Rows from a spatial reasoning dataset
========================================

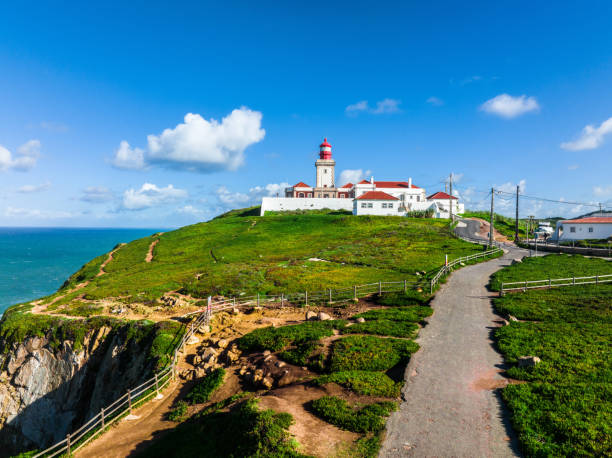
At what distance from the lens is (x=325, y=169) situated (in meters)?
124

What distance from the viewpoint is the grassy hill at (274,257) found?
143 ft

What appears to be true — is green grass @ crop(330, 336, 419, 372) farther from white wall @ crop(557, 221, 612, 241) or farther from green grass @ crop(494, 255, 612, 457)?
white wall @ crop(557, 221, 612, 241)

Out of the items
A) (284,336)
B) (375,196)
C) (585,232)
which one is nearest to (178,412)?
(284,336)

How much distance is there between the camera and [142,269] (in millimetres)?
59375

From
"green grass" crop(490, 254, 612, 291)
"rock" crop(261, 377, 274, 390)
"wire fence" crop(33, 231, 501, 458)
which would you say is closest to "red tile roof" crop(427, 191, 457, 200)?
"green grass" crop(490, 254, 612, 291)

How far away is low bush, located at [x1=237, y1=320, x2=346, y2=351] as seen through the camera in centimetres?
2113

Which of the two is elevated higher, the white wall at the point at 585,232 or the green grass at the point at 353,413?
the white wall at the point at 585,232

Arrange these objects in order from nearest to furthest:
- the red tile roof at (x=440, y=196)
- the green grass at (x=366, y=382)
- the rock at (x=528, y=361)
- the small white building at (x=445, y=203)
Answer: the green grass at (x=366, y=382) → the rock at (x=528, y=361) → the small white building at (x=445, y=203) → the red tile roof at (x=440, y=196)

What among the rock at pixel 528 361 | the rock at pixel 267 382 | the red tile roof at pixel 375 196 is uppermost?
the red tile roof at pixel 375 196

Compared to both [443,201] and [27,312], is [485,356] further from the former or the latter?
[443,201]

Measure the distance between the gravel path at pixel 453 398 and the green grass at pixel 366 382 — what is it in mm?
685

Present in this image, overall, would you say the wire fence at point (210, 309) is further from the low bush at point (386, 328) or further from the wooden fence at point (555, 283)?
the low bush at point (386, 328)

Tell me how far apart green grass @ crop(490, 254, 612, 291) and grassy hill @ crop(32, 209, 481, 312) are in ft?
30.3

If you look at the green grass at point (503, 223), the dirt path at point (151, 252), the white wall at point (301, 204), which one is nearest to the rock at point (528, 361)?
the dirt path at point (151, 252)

========================================

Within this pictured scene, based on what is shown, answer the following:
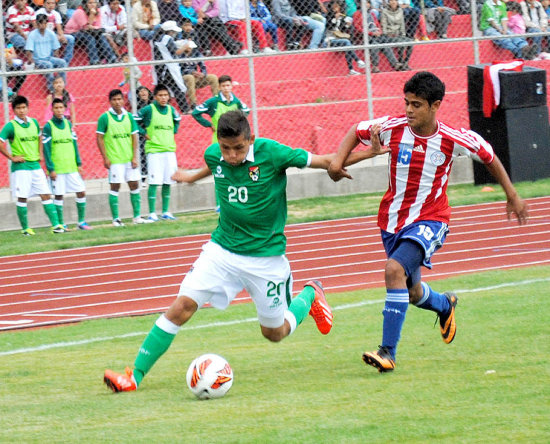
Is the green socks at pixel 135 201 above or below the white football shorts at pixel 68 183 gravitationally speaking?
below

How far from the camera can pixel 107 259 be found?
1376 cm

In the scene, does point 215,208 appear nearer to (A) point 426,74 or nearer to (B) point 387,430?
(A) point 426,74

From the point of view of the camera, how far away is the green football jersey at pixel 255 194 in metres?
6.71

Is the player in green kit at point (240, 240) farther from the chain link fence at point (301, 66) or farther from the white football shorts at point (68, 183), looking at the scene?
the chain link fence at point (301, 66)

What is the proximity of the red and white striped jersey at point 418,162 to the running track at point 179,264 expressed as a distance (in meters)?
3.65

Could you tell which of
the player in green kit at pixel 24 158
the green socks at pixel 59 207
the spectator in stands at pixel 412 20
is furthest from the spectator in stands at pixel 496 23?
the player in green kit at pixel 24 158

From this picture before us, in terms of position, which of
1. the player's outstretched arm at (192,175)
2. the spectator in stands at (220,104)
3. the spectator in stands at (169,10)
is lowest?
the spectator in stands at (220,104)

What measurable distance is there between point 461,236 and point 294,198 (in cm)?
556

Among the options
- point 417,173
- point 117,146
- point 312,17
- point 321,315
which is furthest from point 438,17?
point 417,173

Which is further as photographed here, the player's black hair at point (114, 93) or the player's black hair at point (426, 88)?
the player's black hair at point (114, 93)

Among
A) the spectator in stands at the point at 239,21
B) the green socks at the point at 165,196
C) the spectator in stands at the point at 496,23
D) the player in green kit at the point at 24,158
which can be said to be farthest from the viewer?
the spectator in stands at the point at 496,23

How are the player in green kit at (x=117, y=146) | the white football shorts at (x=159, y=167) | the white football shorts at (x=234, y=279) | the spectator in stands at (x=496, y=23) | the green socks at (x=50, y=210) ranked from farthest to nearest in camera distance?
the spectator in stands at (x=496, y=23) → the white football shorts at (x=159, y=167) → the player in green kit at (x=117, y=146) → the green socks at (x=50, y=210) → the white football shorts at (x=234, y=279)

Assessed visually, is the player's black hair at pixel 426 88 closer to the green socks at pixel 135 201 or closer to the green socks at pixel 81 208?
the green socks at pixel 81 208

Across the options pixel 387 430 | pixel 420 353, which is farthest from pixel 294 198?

========================================

◆ What to work on ◆
Can you convert the records from the line with "How are the" to the line with "the spectator in stands at (x=496, y=23) →", both included, into a numbered list that skips any blank lines?

◆ Response to this task ◆
1. How are the player in green kit at (x=117, y=146) | the white football shorts at (x=159, y=167) | the white football shorts at (x=234, y=279) | the spectator in stands at (x=496, y=23) | the green socks at (x=50, y=210) ranked from farthest to nearest in camera distance?
2. the spectator in stands at (x=496, y=23) → the white football shorts at (x=159, y=167) → the player in green kit at (x=117, y=146) → the green socks at (x=50, y=210) → the white football shorts at (x=234, y=279)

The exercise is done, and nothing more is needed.